◆ 待解问题:
A. 找出 Qwen-Audio 报错帖的运行日志中所有标记为 modelscope INFO 的条目，逐条写出每条的消息内容。
B. 从 Qwen-Audio 报错帖现有的最后一行起，续写后面的内容。

◆ 页面:

↓↓↓

Qwen-Audio + VAD 搭配使用报错 #1728

zhangyucha0 · 2024-05-14T03:22:27Z

🐛 Bug

qwen-audio + vad 运行报错

To Reproduce

Run cmd python qwen_demo.py
See error

2024-05-14 11:09:35,110 - modelscope - INFO - PyTorch version 2.3.0 Found.
2024-05-14 11:09:35,110 - modelscope - INFO - Loading ast index from /root/.cache/modelscope/ast_indexer
2024-05-14 11:09:35,135 - modelscope - INFO - Loading done! Current index file version is 1.14.0, with md5 7f17021ca099dd6760d43c7a9e69c36a and a total number of 976 components indexed
Detect model requirements, begin to install it: /root/.cache/modelscope/hub/Qwen/Qwen-Audio/requirements.txt
install model requirements successfully
WARNING:transformers_modules.Qwen-Audio.modeling_qwen:The model is automatically converting to bf16 for faster inference. If you want to disable the automatic precision, please manually add bf16/fp16/fp32=True to "AutoModelForCausalLM.from_pretrained".

↑↑↑

◆ 资料汇编:
↓↓↓

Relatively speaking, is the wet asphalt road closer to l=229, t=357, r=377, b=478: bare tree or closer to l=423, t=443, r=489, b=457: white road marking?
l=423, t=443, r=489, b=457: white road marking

↑↑↑

◆ 逐题解答:
A.
1. PyTorch version 2.3.0 Found.
2. Loading ast index from /root/.cache/modelscope/ast_indexer
3. Loading done! Current index file version is 1.14.0, with md5 7f17021ca099dd6760d43c7a9e69c36a and a total number of 976 components indexed

B.
WARNING:transformers_modules.Qwen-Audio.modeling_qwen:Try importing flash-attention for faster inference...
WARNING:transformers_modules.Qwen-Audio.modeling_qwen:Warning: import flash_attn rotary fail, please install FlashAttention rotary to get higher efficiency https://github.com/Dao-AILab/flash-attention/tree/main/csrc/rotary
WARNING:transformers_modules.Qwen-Audio.modeling_qwen:Warning: import flash_attn rms_norm fail, please install FlashAttention layer_norm to get higher efficiency https://github.com/Dao-AILab/flash-attention/tree/main/csrc/layer_norm
WARNING:transformers_modules.Qwen-Audio.modeling_qwen:Warning: import flash_attn fail, please install FlashAttention to get higher efficiency https://github.com/Dao-AILab/flash-attention
Loading checkpoint shards: 100%|████████████████████████████████████████████████████████████████████████████████████████████████████████████████████████████████████████████| 9/9 [00:00<00:00, 13.09it/s]
audio_start_id: 155163, audio_end_id: 155164, audio_pad_id: 151851.
2024-05-14 11:09:42,213 - modelscope - WARNING - Using the master branch is fragile, please use it with caution!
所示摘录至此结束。